Unlike other cultures where the newborn is immediately brought out to be introduced to it's family, in Tlingit culture things weren't so rushed. The father wouldn't be able to see the child for at least a month, or for the duration of the new mother and the child's bonding session under the tree. After birth, the tree became the first home while the child adjusted to the smell of it's mother and the fullness of the world. This time was also very important for the woman who also needed it to grow accustomed to being a mother. When she and her aunties decided that it was time to introduce the new relative to the family, it was also time for the celebration and ceremony of the potlatch.
Becoming a mother was indeed a true "rite of passage" for the Tlingit woman of long ago. Through the preparation, commitment, instruction, and initiation of childbirth, a Tlingit woman's position with her family, clan, and village changed from one of woman to mother. It was a life changing conversion honored by all the community with feasting, singing, dancing, and laughter.
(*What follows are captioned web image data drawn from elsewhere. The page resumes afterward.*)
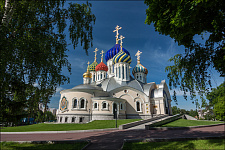 Входная группа Храм Спаса Преображения Господня в Переделкино. Москва, 7-я Лазенки,  42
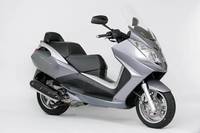 Llamada a revisión de los modelos Peugeot Satelis 400 y 500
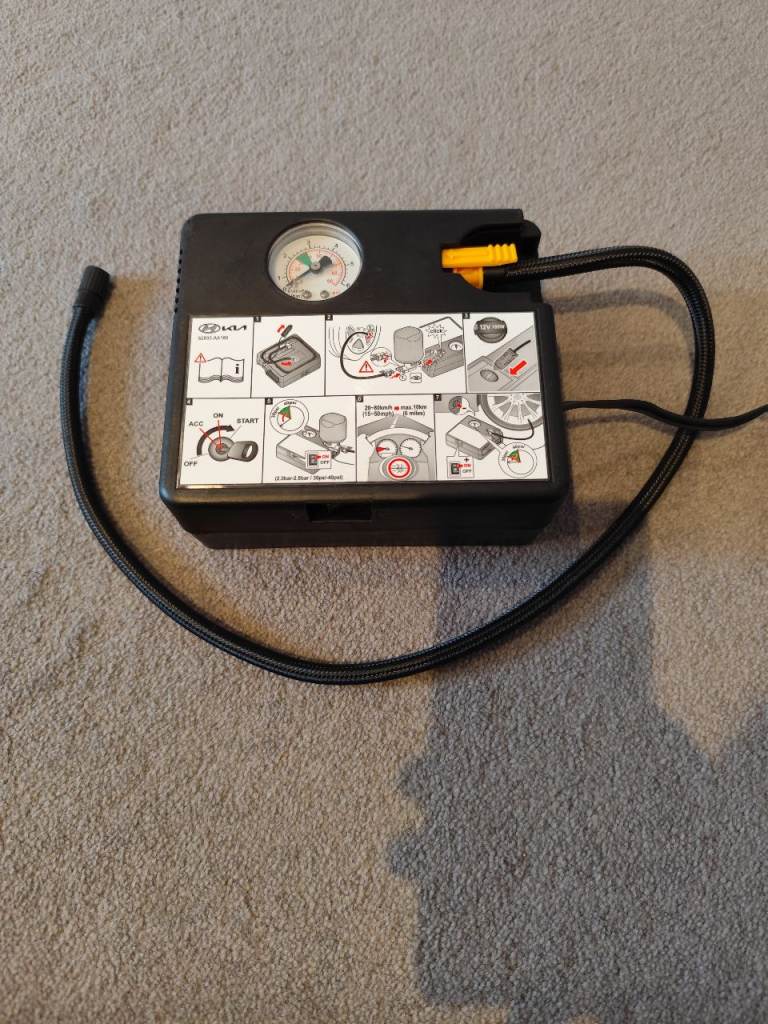 Car / Bike Electric Tyre inflator 
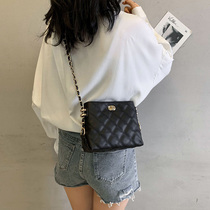 Hong Kong 2021 new diamond chain leather shoulder bag fashion foreign style Joker slung pet small square bag tide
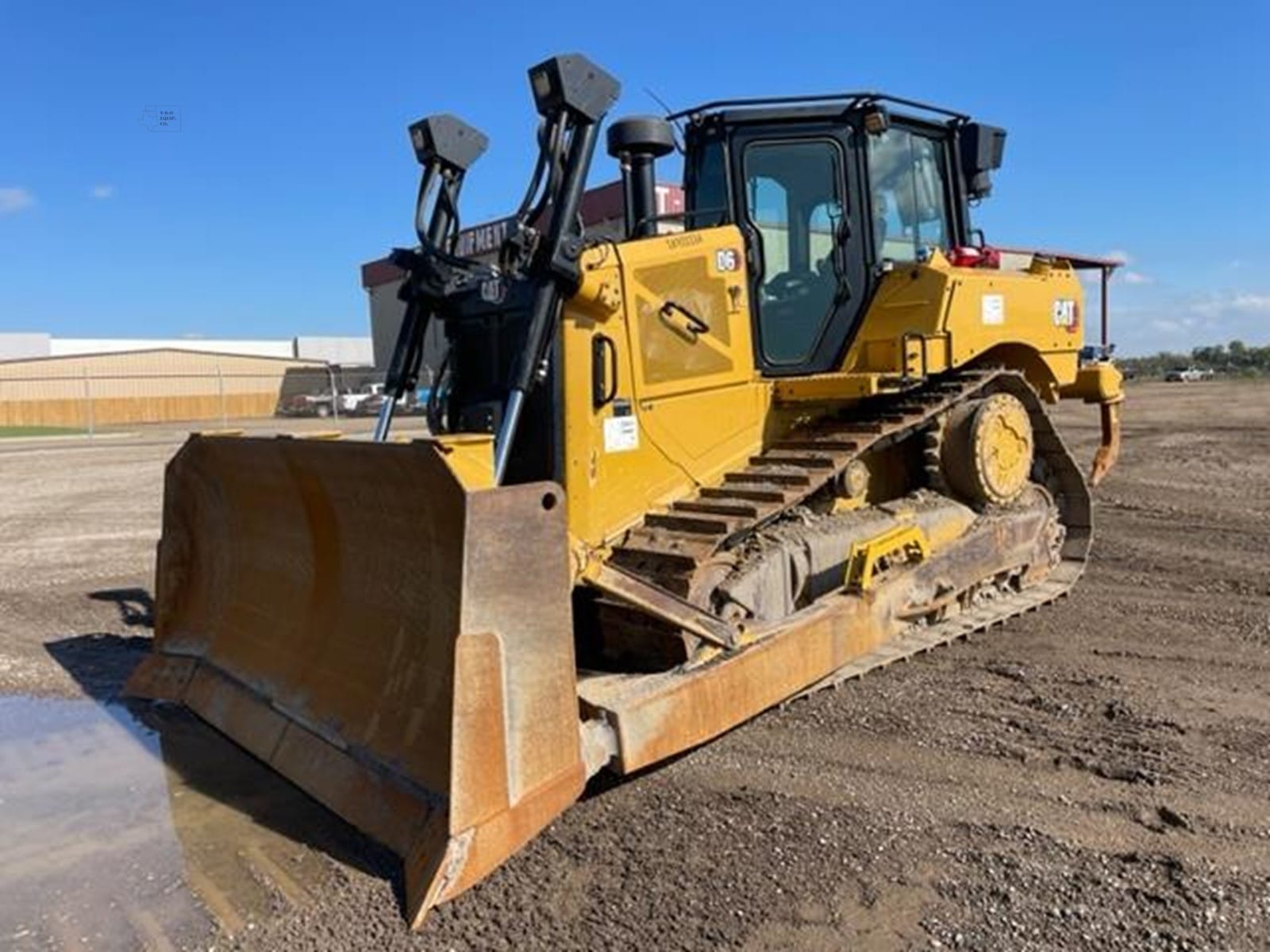 2020 Caterpillar D6 Dozers for sale in Grand Prairie, TX - primary listing photo of 6
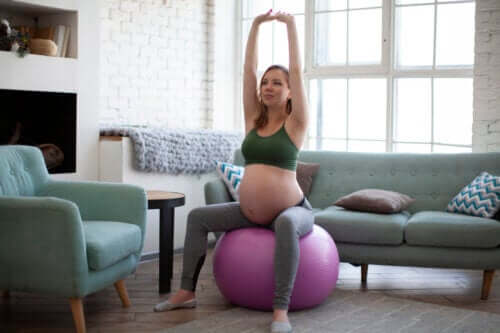 Rückenschmerzen in der Schwangerschaft: 5 hilfreiche Übungen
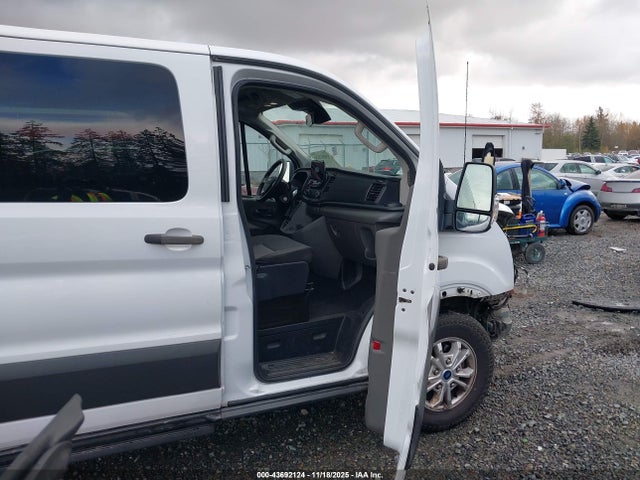 Ford Transit-350 Passenger Van Xlt 2021 1FBAX2Y88MKA14992 Image 5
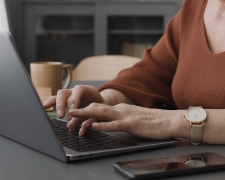 Ноутбук. Фото: скрін youtube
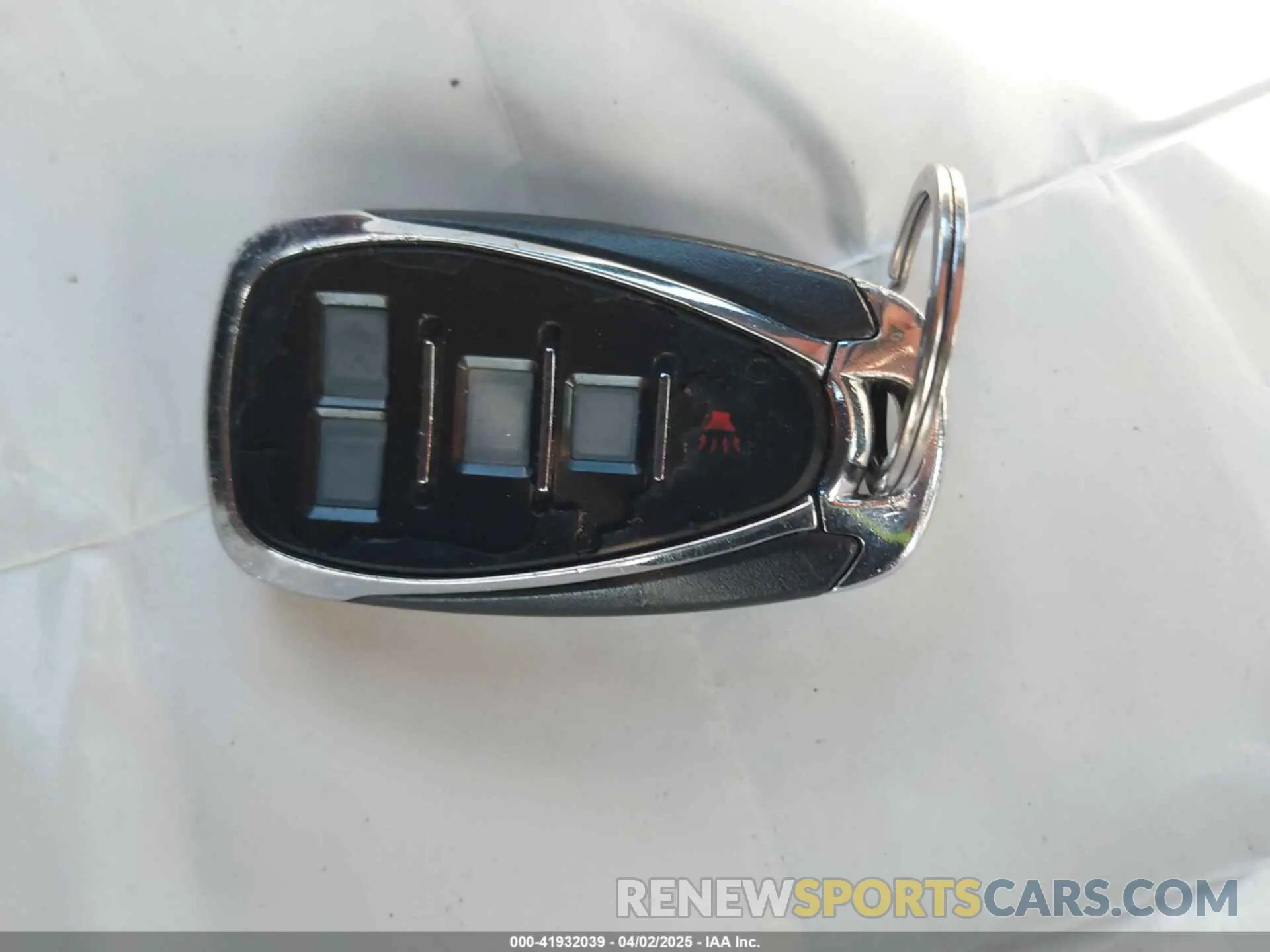 11 Photograph of a damaged car 1G1ZD5ST5LF051844 CHEVROLET MALIBU 2020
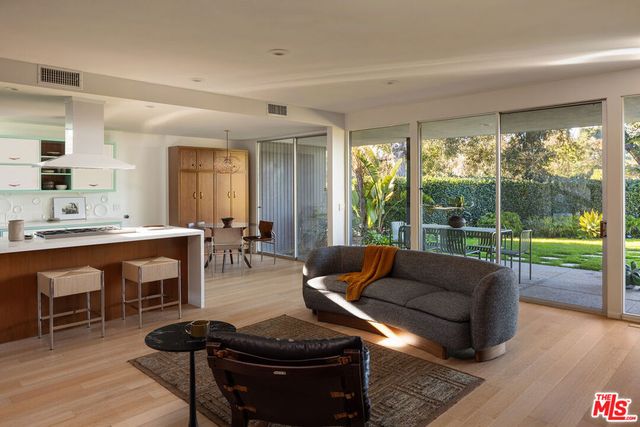 16045 Royal Mount Drive, Encino, CA 91436
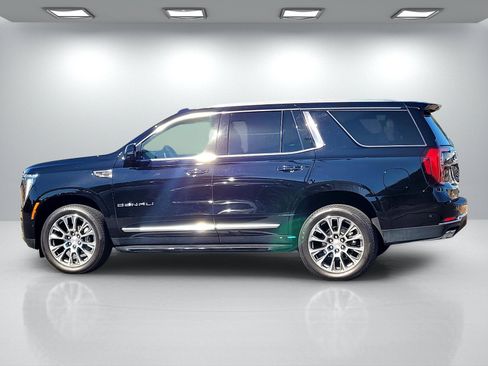 Used 2025 GMC Yukon Denali AWD/4WD image 7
Today there is not quite so much ritual to giving birth. Most of our Tlingit children are born in an Indian Health Service hospital, which is not only located in a city but also on a different island altogether. This naturally makes it kind of hard to bury the umbilical cord. The changes in our Tlingit world and the ceremonies and rites that we believed in are, from where I stand, due only to the pervasiveness of the whiteman's culture. Although I do not believe that our culture was, or is, static, I do feel that we had then, and still have, the power to control our own society without the guidance and interruption of any outside sources. I can only hope that when it comes time to for me to have a child, the rituals and ceremonies that have lain so long ignored are once again brought forth, placed within our box of knowledge, and taught to me by my aunties.